> **Stated problem**:
Every line from the line containing "Out of the green" through the final line below is to be repeated exactly; no other line is.

▬▬▬▬▬▬

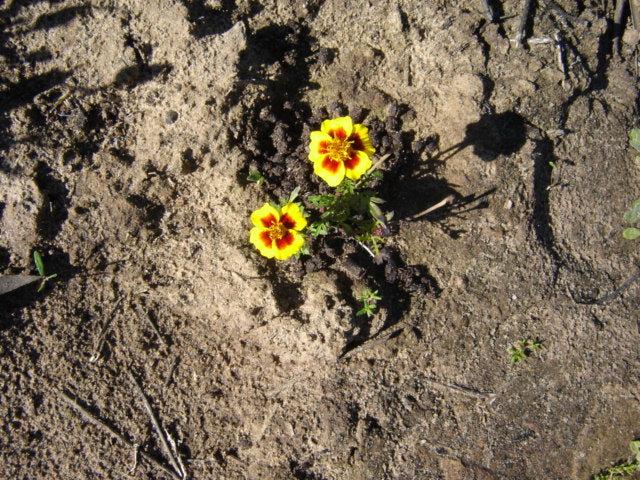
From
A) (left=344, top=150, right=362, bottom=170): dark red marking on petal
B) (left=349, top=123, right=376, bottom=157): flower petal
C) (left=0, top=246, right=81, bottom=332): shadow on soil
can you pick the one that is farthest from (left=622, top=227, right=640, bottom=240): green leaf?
(left=0, top=246, right=81, bottom=332): shadow on soil

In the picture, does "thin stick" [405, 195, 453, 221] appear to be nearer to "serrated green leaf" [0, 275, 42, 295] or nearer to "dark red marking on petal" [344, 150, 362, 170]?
"dark red marking on petal" [344, 150, 362, 170]

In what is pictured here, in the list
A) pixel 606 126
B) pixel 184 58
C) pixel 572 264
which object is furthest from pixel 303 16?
pixel 572 264

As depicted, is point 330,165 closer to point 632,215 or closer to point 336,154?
point 336,154

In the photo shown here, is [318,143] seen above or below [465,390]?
above

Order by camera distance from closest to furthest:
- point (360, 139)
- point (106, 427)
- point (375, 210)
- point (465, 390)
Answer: point (360, 139)
point (375, 210)
point (106, 427)
point (465, 390)

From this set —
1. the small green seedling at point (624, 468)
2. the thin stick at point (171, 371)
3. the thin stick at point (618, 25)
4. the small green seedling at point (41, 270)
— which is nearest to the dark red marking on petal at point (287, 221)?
the thin stick at point (171, 371)

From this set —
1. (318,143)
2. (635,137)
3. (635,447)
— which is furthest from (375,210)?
(635,447)

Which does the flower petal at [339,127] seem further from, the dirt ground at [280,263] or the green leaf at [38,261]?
the green leaf at [38,261]

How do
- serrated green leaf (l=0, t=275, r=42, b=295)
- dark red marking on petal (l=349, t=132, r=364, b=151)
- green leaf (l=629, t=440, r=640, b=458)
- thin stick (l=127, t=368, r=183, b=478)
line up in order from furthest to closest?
green leaf (l=629, t=440, r=640, b=458) < thin stick (l=127, t=368, r=183, b=478) < serrated green leaf (l=0, t=275, r=42, b=295) < dark red marking on petal (l=349, t=132, r=364, b=151)
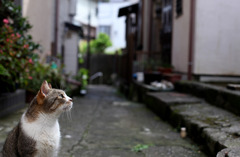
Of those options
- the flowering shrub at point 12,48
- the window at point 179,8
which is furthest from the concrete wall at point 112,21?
the flowering shrub at point 12,48

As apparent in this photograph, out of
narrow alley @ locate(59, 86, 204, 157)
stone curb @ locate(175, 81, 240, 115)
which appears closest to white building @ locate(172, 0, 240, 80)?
stone curb @ locate(175, 81, 240, 115)

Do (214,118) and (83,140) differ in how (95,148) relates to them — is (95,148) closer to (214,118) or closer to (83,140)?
(83,140)

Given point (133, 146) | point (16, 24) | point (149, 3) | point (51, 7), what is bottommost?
point (133, 146)

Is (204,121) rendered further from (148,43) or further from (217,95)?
(148,43)

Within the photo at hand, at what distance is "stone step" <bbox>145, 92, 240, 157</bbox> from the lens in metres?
3.05

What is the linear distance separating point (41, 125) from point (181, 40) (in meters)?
6.85

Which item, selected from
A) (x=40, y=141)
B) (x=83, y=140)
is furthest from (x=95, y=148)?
(x=40, y=141)

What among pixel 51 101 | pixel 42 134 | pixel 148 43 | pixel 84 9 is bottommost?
pixel 42 134

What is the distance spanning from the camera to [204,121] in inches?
157

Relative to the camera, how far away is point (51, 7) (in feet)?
32.4

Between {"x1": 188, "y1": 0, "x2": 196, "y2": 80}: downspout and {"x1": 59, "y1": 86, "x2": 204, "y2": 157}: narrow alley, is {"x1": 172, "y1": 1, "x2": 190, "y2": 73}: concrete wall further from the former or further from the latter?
{"x1": 59, "y1": 86, "x2": 204, "y2": 157}: narrow alley

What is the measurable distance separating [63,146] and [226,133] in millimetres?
2114

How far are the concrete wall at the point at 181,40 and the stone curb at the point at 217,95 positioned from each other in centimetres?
136

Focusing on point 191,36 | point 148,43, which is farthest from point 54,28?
point 191,36
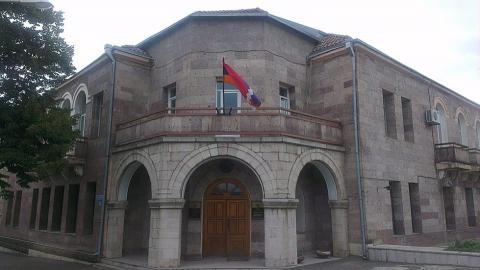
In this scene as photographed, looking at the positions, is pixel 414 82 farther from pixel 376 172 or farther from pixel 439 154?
pixel 376 172

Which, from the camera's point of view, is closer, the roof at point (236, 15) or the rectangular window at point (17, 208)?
the roof at point (236, 15)

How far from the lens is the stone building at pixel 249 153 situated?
12.2 m

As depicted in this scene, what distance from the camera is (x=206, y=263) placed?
12406 millimetres

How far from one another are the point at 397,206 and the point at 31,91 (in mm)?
13730

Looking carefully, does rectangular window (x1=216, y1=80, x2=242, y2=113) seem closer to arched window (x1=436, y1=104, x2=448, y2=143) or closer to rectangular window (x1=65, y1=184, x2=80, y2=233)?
rectangular window (x1=65, y1=184, x2=80, y2=233)

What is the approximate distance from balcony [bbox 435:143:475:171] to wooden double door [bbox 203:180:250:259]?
33.4 ft

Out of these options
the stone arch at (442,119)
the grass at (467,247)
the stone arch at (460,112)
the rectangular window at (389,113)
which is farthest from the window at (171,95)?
the stone arch at (460,112)

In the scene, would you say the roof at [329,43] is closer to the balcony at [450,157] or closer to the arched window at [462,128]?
the balcony at [450,157]

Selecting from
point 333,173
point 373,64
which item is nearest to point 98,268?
point 333,173

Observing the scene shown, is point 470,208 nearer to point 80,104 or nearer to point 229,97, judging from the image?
point 229,97

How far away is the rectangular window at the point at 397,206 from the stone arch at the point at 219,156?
639cm

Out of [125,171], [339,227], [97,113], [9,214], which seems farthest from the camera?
[9,214]

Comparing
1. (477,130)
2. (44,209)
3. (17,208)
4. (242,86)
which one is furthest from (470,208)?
(17,208)

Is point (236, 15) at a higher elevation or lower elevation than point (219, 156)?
higher
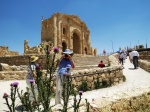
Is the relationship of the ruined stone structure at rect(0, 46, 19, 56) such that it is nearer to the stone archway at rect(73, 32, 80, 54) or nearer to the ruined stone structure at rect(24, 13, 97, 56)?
the ruined stone structure at rect(24, 13, 97, 56)

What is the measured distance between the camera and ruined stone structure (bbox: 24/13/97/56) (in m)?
35.8

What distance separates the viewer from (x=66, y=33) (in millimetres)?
38812

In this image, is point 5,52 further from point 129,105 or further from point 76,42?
point 129,105

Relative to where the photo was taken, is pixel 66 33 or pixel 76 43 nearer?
pixel 66 33

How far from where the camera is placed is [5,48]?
32.1 metres

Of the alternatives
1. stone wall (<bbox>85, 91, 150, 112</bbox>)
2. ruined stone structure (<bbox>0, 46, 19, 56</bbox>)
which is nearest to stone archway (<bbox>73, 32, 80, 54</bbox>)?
ruined stone structure (<bbox>0, 46, 19, 56</bbox>)

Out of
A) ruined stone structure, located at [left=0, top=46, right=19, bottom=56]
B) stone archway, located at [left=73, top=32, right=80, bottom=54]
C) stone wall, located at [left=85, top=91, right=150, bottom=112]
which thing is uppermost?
stone archway, located at [left=73, top=32, right=80, bottom=54]

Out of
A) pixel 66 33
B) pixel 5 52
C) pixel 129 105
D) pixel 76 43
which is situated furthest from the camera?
pixel 76 43

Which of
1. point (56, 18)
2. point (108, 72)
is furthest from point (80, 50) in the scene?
point (108, 72)

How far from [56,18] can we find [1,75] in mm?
25173

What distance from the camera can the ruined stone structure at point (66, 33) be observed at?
117ft

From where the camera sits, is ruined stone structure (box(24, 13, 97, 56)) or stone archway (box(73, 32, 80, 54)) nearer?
ruined stone structure (box(24, 13, 97, 56))

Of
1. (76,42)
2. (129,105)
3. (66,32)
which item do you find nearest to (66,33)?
(66,32)

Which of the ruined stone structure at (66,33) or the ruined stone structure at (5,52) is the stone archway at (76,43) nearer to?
the ruined stone structure at (66,33)
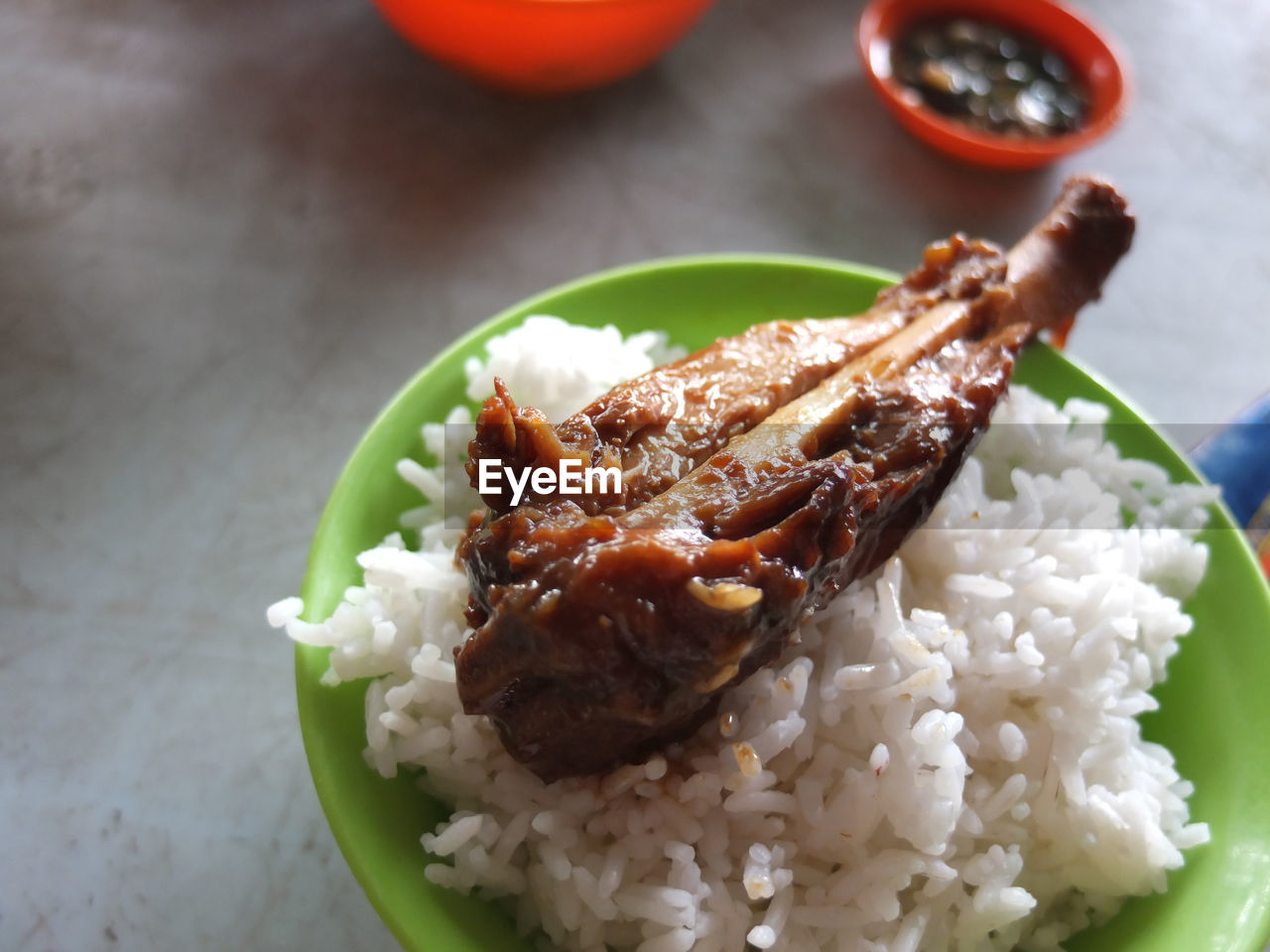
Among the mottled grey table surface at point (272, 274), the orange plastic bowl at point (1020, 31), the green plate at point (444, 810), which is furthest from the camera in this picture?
the orange plastic bowl at point (1020, 31)

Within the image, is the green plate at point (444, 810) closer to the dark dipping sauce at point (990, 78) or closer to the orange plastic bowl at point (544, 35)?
the orange plastic bowl at point (544, 35)

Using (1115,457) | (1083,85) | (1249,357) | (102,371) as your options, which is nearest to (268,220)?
(102,371)

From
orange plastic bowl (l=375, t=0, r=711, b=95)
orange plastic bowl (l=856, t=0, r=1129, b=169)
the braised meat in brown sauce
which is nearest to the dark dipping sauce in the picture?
orange plastic bowl (l=856, t=0, r=1129, b=169)

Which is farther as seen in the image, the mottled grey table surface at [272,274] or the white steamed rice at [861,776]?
the mottled grey table surface at [272,274]

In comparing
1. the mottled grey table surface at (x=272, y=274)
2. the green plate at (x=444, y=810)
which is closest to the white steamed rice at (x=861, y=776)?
the green plate at (x=444, y=810)

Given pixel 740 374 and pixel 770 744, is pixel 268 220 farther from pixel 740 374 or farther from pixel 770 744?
pixel 770 744

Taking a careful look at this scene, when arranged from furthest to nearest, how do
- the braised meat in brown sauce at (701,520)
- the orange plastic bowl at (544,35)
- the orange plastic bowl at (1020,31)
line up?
the orange plastic bowl at (1020,31)
the orange plastic bowl at (544,35)
the braised meat in brown sauce at (701,520)

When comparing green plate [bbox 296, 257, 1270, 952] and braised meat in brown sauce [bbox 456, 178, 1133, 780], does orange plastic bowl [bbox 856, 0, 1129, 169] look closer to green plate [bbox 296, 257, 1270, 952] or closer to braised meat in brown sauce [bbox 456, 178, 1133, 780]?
green plate [bbox 296, 257, 1270, 952]
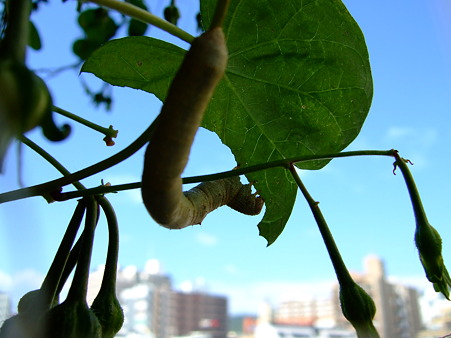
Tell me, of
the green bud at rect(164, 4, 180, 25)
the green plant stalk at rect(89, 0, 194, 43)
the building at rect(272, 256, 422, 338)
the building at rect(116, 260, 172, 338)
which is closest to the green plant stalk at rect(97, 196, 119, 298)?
the green plant stalk at rect(89, 0, 194, 43)

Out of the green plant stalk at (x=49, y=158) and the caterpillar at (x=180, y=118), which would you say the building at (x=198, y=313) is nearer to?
the green plant stalk at (x=49, y=158)

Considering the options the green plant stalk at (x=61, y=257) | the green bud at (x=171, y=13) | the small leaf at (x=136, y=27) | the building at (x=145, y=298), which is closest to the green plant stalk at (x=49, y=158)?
the green plant stalk at (x=61, y=257)

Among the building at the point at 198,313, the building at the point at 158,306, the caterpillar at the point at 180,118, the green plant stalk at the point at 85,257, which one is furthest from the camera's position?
the building at the point at 198,313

▬▬▬▬▬▬

> **Completed task**:
Out of the green plant stalk at (x=49, y=158) and the caterpillar at (x=180, y=118), which would you say the building at (x=198, y=313) is nearer to?
the green plant stalk at (x=49, y=158)

Considering the options the green plant stalk at (x=61, y=257) | the green bud at (x=171, y=13) | the small leaf at (x=136, y=27) | the building at (x=145, y=298), which is closest to the green plant stalk at (x=49, y=158)?
the green plant stalk at (x=61, y=257)

Among the building at the point at 198,313, the building at the point at 158,306, the caterpillar at the point at 180,118, the green plant stalk at the point at 85,257, which one is furthest from the camera's position?
the building at the point at 198,313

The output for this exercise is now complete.